Tenez, Vicomte, ce mot que je viens d’inventer, je vous le dédie. Je sais que le gourmet que vous êtes en fera un usage judicieux car en ces matières, notre philosophie s’accorde. Séduire est un art et rares sont ceux qui peuvent se flatter de le maîtriser. C’était vrai hier comme ça l’est aujourd’hui, mais au moins, dans le monde où nous avons brillé, abondaient les candidats à la virtuosité. Tandis qu’en ce jour funeste où je vous écris, les quelques maîtres restants ne trouvent plus d’apprentis.

«Libertin», dit-il. Quelle prétention.

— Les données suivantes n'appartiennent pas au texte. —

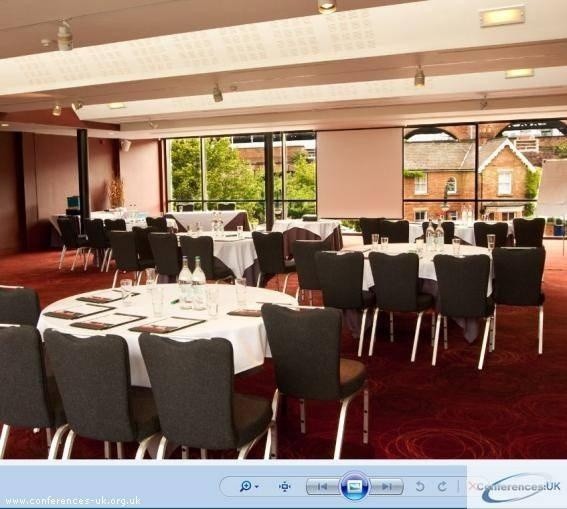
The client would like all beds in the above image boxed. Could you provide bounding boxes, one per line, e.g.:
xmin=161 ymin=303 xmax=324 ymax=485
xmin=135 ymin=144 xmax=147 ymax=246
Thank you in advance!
xmin=269 ymin=219 xmax=342 ymax=260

Sait-il seulement que la discrète confrérie que ce mot désigne jamais ne s’en réclame? Qu’elle met sa gloire à faire trembler l’édifice des bonnes mœurs, non à conforter celui du vice réglementé? Non, Vicomte, le Baron de Déessequaz n’est pas seulement maladroit. Il déshonore ceux à qui il prétend ¬ressembler.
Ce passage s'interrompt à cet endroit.